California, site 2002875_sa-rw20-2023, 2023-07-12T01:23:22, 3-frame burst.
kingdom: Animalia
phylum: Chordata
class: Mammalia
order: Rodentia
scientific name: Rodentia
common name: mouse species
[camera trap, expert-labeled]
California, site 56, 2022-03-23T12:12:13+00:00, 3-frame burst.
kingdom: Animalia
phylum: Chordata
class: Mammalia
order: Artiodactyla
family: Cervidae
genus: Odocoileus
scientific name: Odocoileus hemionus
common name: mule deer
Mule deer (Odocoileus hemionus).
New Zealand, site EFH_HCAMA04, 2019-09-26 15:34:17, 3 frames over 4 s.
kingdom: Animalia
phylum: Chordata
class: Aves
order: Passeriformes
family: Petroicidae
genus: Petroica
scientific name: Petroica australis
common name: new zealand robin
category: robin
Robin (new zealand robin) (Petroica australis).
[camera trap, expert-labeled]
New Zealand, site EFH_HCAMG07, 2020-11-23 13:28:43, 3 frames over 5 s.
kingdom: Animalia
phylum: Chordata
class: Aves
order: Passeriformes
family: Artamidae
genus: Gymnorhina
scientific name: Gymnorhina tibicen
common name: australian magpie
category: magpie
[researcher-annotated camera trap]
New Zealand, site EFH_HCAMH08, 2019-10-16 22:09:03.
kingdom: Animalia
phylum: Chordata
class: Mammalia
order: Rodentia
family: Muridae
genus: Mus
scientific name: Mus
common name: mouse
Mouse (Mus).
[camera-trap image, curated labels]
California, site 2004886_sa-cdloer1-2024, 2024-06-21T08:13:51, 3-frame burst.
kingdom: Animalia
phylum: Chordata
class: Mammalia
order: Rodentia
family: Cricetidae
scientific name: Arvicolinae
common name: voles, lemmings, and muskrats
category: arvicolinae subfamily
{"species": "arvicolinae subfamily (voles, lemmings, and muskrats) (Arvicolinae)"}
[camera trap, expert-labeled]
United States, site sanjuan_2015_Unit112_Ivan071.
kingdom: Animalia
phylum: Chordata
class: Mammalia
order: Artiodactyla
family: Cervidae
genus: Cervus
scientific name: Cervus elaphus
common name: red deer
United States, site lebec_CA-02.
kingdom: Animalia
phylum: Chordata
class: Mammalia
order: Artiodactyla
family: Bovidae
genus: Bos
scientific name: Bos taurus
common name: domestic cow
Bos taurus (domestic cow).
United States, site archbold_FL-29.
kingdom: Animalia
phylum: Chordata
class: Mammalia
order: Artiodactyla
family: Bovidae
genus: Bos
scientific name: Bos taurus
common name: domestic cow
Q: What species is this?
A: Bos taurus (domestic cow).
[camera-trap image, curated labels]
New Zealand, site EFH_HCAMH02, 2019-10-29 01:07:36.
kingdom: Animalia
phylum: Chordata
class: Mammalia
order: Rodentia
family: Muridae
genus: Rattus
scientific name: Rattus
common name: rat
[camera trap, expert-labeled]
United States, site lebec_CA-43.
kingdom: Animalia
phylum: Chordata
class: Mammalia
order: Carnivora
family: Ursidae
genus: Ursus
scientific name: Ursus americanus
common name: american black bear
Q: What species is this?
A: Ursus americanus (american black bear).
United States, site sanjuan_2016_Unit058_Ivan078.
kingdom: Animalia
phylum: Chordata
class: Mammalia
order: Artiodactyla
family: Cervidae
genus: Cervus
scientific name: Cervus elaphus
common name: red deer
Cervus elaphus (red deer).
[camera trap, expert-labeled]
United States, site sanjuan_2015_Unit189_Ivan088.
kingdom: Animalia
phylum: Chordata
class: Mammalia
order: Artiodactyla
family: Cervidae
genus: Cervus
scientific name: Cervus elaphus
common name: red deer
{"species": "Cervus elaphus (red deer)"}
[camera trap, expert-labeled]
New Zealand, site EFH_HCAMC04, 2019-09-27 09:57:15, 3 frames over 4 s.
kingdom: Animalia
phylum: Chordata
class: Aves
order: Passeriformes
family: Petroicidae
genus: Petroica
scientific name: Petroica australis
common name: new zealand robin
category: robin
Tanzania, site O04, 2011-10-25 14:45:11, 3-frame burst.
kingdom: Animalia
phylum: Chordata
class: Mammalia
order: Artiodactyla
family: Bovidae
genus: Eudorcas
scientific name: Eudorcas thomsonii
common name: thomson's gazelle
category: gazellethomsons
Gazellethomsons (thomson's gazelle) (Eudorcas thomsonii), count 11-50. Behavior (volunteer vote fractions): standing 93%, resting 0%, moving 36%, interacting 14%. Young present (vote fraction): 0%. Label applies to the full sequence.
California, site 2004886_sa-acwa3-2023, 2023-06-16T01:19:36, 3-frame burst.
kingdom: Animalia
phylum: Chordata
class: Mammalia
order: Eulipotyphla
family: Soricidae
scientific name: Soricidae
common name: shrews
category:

■ HOW TO COMPLETE THIS TASK: Every line above that holds the string "California" should be copied into the answer.

■ RESPONSE BOX:
California, site 2002875_sa-rw20-2023, 2023-07-12T01:23:22, 3-frame burst.
California, site 56, 2022-03-23T12:12:13+00:00, 3-frame burst.
California, site 2004886_sa-cdloer1-2024, 2024-06-21T08:13:51, 3-frame burst.
California, site 2004886_sa-acwa3-2023, 2023-06-16T01:19:36, 3-frame burst.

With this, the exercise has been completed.